The study will compare drug effects on glucose levels, adverse effects, diabetes complications and quality of life over an average of nearly five years.
GRADE aims to enroll about 5,000 patients. Investigators at 37 study sites are seeking people diagnosed with type 2 diabetes within the last five years. They may be on metformin, but not on any other diabetes medication. During the study, all participants will take metformin, along with a second medication randomly assigned from among four classes of medications, all approved for use with metformin by the U.S. Food and Drug Administration.

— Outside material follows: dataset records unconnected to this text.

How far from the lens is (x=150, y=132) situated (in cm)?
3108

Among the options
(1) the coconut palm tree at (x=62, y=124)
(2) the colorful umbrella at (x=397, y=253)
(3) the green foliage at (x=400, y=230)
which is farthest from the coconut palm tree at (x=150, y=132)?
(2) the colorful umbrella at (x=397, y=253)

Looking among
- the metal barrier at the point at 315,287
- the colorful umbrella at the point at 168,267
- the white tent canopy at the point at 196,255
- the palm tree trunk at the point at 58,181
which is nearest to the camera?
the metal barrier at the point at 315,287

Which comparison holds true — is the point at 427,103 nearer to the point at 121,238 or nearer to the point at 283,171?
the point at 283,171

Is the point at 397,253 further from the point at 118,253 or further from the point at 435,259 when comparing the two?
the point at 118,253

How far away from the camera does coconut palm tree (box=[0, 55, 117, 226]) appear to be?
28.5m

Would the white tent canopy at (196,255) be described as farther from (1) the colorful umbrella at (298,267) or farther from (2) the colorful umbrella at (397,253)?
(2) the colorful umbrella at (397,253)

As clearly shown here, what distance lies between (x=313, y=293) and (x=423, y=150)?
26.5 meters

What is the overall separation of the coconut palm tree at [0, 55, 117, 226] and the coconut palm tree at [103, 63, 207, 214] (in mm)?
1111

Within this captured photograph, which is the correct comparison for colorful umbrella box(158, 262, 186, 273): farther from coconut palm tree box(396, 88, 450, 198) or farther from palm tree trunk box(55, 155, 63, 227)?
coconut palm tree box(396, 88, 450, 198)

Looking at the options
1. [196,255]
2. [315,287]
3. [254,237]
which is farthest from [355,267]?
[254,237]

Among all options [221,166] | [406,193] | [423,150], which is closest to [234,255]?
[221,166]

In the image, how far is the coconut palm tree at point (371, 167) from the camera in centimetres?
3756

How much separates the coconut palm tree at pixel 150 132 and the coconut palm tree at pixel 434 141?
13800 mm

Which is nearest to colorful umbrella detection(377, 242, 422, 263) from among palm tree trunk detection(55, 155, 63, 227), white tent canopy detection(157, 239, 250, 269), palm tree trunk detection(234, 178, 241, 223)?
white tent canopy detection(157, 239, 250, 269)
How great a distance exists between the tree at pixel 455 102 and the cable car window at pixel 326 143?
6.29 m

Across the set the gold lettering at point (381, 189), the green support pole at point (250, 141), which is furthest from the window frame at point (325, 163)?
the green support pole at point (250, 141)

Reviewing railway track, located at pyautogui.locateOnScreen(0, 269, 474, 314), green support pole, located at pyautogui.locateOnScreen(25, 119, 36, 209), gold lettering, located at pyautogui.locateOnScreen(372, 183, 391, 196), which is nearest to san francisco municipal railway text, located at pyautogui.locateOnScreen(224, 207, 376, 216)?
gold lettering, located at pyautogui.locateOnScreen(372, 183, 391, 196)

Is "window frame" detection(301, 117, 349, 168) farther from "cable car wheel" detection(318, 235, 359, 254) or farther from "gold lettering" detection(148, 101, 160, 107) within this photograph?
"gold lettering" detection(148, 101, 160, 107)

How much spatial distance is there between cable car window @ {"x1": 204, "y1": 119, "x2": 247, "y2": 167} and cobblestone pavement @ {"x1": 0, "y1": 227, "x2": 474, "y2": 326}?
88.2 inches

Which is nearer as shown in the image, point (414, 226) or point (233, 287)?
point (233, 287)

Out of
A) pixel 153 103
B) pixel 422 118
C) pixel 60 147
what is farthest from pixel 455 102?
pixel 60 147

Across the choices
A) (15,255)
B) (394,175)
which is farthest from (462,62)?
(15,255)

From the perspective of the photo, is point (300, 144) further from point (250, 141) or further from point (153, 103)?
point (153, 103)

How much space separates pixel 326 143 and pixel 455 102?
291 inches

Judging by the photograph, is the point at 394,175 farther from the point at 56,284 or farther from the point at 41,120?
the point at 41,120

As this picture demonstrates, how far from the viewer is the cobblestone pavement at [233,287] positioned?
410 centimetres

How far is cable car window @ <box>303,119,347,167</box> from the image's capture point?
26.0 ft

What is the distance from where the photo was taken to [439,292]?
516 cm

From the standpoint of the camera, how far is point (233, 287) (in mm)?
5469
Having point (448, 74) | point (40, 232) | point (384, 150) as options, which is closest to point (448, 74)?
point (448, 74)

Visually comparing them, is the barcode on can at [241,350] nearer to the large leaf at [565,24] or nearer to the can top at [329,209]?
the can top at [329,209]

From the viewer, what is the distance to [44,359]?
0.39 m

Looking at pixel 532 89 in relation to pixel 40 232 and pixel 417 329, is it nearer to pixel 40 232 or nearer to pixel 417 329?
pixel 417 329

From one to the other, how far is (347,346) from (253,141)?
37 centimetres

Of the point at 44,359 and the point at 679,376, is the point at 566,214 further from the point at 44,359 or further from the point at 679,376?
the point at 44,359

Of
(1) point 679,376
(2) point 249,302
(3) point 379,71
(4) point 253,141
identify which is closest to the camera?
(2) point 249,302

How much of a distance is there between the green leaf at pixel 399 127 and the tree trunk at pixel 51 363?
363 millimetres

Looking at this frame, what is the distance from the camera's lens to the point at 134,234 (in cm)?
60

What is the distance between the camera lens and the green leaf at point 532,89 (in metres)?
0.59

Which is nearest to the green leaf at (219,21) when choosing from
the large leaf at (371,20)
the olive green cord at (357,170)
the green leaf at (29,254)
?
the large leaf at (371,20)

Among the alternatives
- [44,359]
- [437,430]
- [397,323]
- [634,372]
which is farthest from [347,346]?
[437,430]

Three of the classes of medications increase insulin levels. They are: sulfonylurea, which increases insulin levels directly; DPP-4 inhibitor, which indirectly increases insulin levels by increasing the effect of a naturally occurring intestinal hormone; and GLP-1 agonist, which increases the amount of insulin released in response to nutrients. The fourth type of medication is a long-acting insulin.
Participants will have their diabetes medications managed free of charge through the study, including at least four medical visits per year, but will receive other health care through their own providers.
“What differentiates GRADE from previous studies is that it will perform a head-to-head comprehensive comparison of the most commonly used drugs over a long period of time,” said David M. Nathan, M.D., of Massachusetts General Hospital, Boston. Nathan and John Lachin, Sc.D., of The George Washington University, Washington, D.C., are co-principal investigators.
“In addition to determining which medications control blood glucose levels most effectively over time, we hope to examine individual factors that are associated with better or worse response to the different medications,” Nathan said. “This should provide understanding of how to personalize the treatment of diabetes.”
GRADE (ClinicalTrials.gov number: NCT01794143) is supported under NIH grant U01DK098246. Additional support in the form of donation of supplies for GRADE comes from the National Diabetes Education Program, Sanofi-Aventis, Bristol-Myers Squibb, Novo Nordisk, Merck, BD Medical and Roche Diagnostics.